─── 本文 ───
横田:ありますね。ミシガン州知事ウィットマーという女性の知事とトランプは犬猿の仲で、コロナが始まった3月くらいからツイッターで喧々諤々のやり取りをしています。その中でトランプは「ミシガンの州の経済を解放せよ」みたいなことを言うわけですが、民兵たちが州議事堂に集まって「ロックダウンを解除しよう」みたいな集会を2回ぐらいやりましたね。

速水:横田さんはある理髪店に取材に行かれたという話もしていましたよね。

横田:ミシガン州でロックダウンで理髪店でもずっと開いていなかったわけですけれども、4月に理髪店を開けた77歳のおじいさんがいたんです。ミシガン州としてはそれをやめろと言っていたんですが、そこにトランプ支持者達が集まるわけです。つまり、経済をロックダウンするのは民主党、経済を活動させるのは共和党だから、経済を活動させようという理髪店には共和党支持者は集まるんです。そこで30人くらい髪を切ってもらうために待っているんですが、マスクは誰もしていませんでした。僕も6時間ぐらい待って切ってもらったんですが、待ってる間、この店を閉めさせるために警察が来るという噂が待合室に流れたんです。するとみんなマスクを取り出してつけ始めるんです。だからマスクを持っていないんじゃなくて、つけないんですね。日本にいると分かりづらいと思うのですが、つけないことがトランプへの忠誠みたいな感じがあるんです。


保守系メディアの影響

速水:先ほど白人にはコロナはかからないと思っているんじゃないかみたいなお話がありましたが、そういう人たちはどのような情報源でそういうことを思うんでしょうか。

横田:フォックス・ニュースというケーブルテレビのニュース番組がありまして、そこはトランプ支持者たちが集うニュース番組なんですが、そこではマスクをしてもコロナを防げないみたいなことを情報番組として流すんですよね。ニュース番組というかトーク番組みたいな感じですね。それに似たようなラジオ番組もあるんです。
─── 提供データ ───
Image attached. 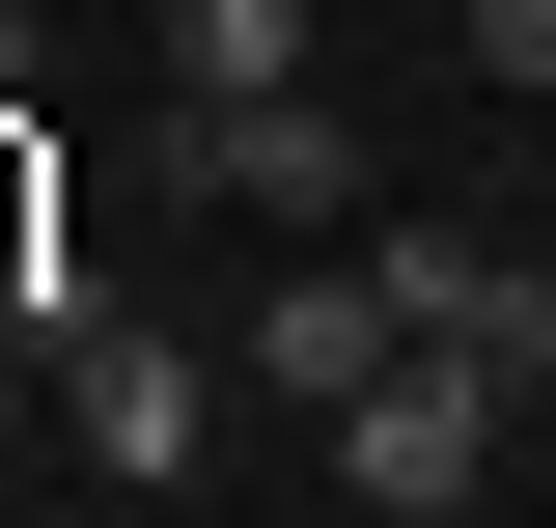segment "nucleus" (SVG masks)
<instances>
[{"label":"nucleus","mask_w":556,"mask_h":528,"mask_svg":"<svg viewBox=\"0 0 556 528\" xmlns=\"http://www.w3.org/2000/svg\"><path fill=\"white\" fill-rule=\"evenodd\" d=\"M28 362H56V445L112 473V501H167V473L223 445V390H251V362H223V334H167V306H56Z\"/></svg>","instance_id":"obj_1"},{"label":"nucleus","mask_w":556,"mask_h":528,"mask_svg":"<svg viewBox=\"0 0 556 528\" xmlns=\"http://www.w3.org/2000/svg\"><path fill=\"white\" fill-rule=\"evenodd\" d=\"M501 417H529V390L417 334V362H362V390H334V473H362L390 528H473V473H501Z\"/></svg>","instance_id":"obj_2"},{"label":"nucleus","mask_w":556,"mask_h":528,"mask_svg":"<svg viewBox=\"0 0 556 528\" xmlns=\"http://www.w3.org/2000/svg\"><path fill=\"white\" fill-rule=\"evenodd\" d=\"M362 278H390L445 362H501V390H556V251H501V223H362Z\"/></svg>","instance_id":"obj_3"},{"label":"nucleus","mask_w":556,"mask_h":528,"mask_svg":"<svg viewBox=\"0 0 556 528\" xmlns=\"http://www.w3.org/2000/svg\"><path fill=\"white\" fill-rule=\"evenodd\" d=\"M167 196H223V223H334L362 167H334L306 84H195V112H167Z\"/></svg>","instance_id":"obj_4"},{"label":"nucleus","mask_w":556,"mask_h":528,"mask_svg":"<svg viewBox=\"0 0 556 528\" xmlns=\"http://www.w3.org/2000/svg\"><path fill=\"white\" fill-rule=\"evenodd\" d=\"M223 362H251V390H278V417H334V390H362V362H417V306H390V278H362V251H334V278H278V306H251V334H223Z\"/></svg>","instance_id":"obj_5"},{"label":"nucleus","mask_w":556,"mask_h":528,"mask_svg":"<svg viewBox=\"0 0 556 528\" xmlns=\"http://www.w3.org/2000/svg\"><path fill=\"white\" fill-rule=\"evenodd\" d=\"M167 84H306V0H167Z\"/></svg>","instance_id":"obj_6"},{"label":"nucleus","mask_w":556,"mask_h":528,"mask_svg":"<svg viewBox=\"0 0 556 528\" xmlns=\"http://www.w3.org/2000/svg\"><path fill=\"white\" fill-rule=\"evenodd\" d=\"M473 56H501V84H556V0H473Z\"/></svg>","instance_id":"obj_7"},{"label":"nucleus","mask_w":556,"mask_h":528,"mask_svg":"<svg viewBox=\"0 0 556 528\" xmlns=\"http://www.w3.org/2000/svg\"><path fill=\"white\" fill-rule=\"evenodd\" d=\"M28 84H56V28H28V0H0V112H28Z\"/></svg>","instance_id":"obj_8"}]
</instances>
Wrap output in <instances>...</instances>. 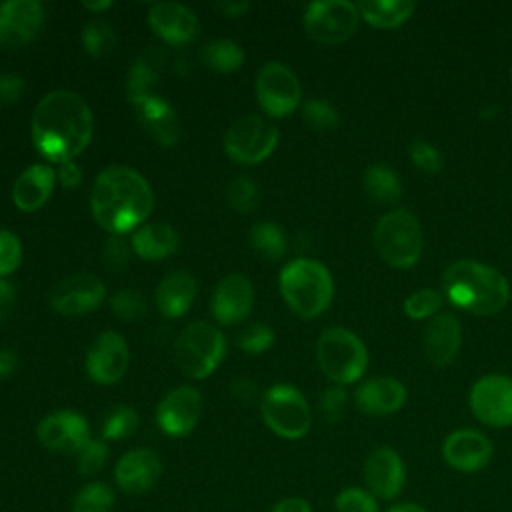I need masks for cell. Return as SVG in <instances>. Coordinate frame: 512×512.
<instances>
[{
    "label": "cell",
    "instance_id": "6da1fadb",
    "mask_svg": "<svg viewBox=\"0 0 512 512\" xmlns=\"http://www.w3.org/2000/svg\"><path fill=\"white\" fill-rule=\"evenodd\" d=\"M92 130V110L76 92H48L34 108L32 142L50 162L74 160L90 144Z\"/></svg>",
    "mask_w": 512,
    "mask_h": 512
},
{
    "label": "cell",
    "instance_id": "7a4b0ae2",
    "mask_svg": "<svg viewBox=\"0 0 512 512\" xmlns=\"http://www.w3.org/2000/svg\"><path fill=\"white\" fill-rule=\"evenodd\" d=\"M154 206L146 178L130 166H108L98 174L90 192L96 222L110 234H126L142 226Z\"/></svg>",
───
» 課題:
a) トランプ支持者とマスクをめぐる対談によると、4月に理髪店を開けた男性は何歳でしたか。
b) トランプ支持者とマスクをめぐる対談を、最後の文の後から書き継いでください。

» 各課題の解答:
a) 77歳です。

b)
速水:トランプの熱狂的支持者たちの声というのも取材されているということなんですが、彼らの言葉の中で印象的だったものにはどんなものがあるでしょうか。

横田:最近聞いた中では「トランプの再選はどのくらいの可能性がある?」とある支持者に聞くと「100%再選する」と断言していましたね。こういう状況で100%はなかなか難しいんじゃないかと思いながら聞いてたわけですけれども、また別の支持者は、トランプはよく“フェイクニュース”って言うんですが、「フェイクとフェイクじゃないニュースはどうやって見分けるの?」と聞いた時に、それはトランプが発するツイッターが本当で、それと違うのがフェイクだと言うんです。でもトランプは就任以降2万回ぐらい嘘をついたとワシントンポストなんかはファクトチェックをして言っているので、にわかには信じがたいんですけども、彼らはもう信者なんでまともには話が通じないですね。


トランプ支持者には「キューアノン」を信じる人も

速水:横田さんは「キューアノン」を信じる陰謀論者の人たちも取材しているそうですね。

横田:そうですね。二人ぐらい会いました。一人は今年の1月に、トランプの支援者集会で前日の真夜中から待っている人に取材をしたんですが、トランプはキリストの生まれ変わりたみたいな話をするわけですよ。はじめなんのことを言ってるのかわからなかったんですが、後々キューアノンが報道されるようになって気づきました。もう一人は 9月にペンシルベニアの支援者集会で取材した時に、「トランプをどうして支持するのか?」と聞いたら、人身売買の禁止に力を入れているからという女性がいたんです。後で彼女のフェイスブックを見ると、キューアノンの情報で溢れていました。その後何度か電話をしたんですけれども取材には至っていません。

速水:キューアノンは横田さんが12月に取材を始めた頃は今ほど注目されていなかったわけですよね。

横田:そそうですね。一番注目され始めたのは第2回の討論会があるはずだったときに、トランプはタウンホールミーティングに出ていたんですけれども、「キューアノンを否定しますか?」と司会者から聞かれて否定しなかったんです。そこからこの1~2週間あたりに急にメインのメディアに大きく現れるようになってきました。

速水:そもそも「キューアノン」とはなんぞやというところもお話しいただいていいですか。

横田:キューアノンというのは民主党が子どもの人身売買をしていて、それを救うのはトランプであるという話です。2017年くらいから出てきました。集会に行くと胸にQという文字を入れていたんですけども、最近は入れてないですね。まあ相当ネガティブにメインのメディアはとらえますので、彼らにキューアノンのことを取材しようとするとガードが上がりますよね。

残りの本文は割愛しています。